In his eyes, the Labour leadership’s acceptance of extreme views – and its implicit dislike of anyone who stands up to them – has forced his hand.
It is to Mr Austin’s great credit that rather than bury his head in the sand and carry on regardless, he has taken the difficult route by going it alone. Labour’s current predicament is unprecedented.
Since it was founded 119 years ago, the party has dedicated itself to fighting racism in all its forms.
Now its MPs are fleeing the nest, stating that under the leadership of Mr Corbyn and his acolytes the Labour Party has become institutionally racist.
Rather than reach out and listen to these concerns, Mr Corbyn and his chief henchman John McDonnell can barely hide their urgency to get rid of them. Make no mistake, while nine MPs have quit Labour this week, there are 10 times that amount who are wholly dissatisfied, embarrassed and even ashamed at the current state of the party.

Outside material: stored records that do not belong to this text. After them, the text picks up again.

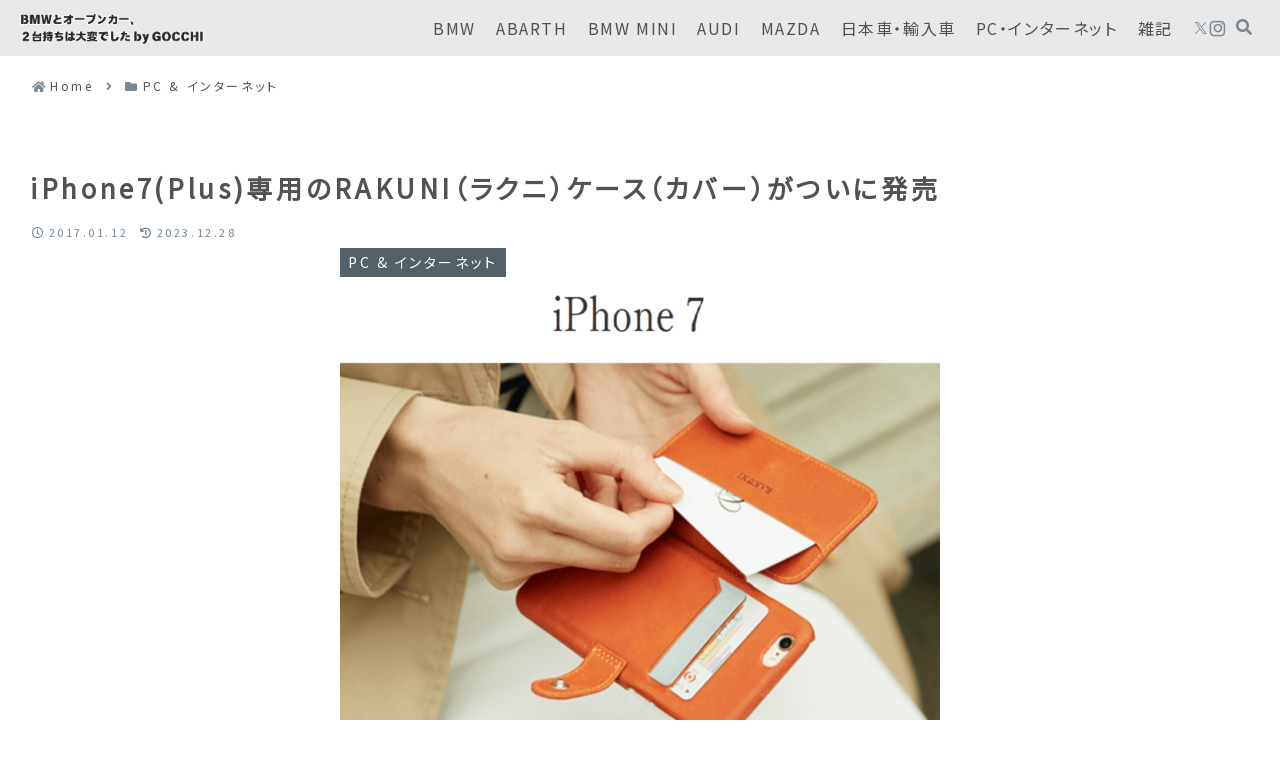

--- FILE ---
content_type: text/html; charset=utf-8
request_url: https://www.google.com/recaptcha/api2/aframe
body_size: 265
content:
<!DOCTYPE HTML><html><head><meta http-equiv="content-type" content="text/html; charset=UTF-8"></head><body><script nonce="nn0dWi9NtswdEp_AAyTQjQ">/** Anti-fraud and anti-abuse applications only. See google.com/recaptcha */ try{var clients={'sodar':'https://pagead2.googlesyndication.com/pagead/sodar?'};window.addEventListener("message",function(a){try{if(a.source===window.parent){var b=JSON.parse(a.data);var c=clients[b['id']];if(c){var d=document.createElement('img');d.src=c+b['params']+'&rc='+(localStorage.getItem("rc::a")?sessionStorage.getItem("rc::b"):"");window.document.body.appendChild(d);sessionStorage.setItem("rc::e",parseInt(sessionStorage.getItem("rc::e")||0)+1);localStorage.setItem("rc::h",'1770150032493');}}}catch(b){}});window.parent.postMessage("_grecaptcha_ready", "*");}catch(b){}</script></body></html>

For those supporters on Labour’s extreme left this is the next stage of the big takeover, the exorcism of the moderates that will lead to Mr Corbyn’s glorious surge to Number 10.
The reality is that a passionate membership in thrall to Mr Corbyn will not come close to ushering in a Labour government.
This is remarkable when you consider the chaotic state of the Conservatives under Mrs May’s stuttering administration.
Labour’s current malaise paints a very dark picture of where we are heading – a my-way-or-the-highway politics of the partisan; a tribal clique with no room for debate or differing views.
Far from being a broad church, the Labour Party of the future is shaping up to be a closed shop.